##### Data excerpts #####

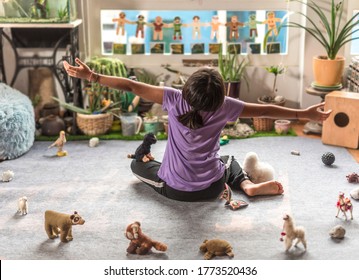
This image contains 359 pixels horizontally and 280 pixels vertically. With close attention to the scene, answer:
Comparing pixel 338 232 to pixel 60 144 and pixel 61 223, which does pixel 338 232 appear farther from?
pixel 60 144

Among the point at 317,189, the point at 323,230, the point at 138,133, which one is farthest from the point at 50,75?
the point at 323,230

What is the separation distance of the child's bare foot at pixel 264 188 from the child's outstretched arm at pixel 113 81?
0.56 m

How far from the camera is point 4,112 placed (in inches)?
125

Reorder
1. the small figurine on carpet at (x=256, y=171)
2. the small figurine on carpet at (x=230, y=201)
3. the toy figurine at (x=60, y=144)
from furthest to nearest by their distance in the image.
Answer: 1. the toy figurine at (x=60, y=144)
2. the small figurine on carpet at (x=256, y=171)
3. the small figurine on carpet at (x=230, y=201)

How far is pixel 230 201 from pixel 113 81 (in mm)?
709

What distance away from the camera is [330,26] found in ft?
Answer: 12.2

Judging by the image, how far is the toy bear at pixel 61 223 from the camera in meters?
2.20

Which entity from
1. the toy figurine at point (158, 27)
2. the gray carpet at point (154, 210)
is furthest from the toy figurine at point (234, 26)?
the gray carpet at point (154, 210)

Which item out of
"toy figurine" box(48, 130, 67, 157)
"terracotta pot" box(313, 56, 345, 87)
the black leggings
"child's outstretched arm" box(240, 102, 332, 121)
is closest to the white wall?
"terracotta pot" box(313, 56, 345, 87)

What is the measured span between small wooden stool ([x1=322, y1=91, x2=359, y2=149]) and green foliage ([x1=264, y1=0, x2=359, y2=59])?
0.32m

#####
##### Data excerpts #####

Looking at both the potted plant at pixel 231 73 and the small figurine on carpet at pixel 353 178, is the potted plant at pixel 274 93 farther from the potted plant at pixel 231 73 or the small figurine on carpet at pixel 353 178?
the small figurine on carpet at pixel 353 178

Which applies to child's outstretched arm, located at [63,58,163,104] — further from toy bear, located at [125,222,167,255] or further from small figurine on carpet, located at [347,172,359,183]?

#####
##### Data excerpts #####

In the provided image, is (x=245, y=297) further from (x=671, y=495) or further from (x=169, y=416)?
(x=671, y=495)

#####

→ Do this: Copy out each line of the data above that contains the word "camera".

→ Written response:
How far from the camera is point 4,112 placed (in inches)?
What distance away from the camera is [330,26] found in ft?
Judging by the image, how far is the toy bear at pixel 61 223 from the camera in meters?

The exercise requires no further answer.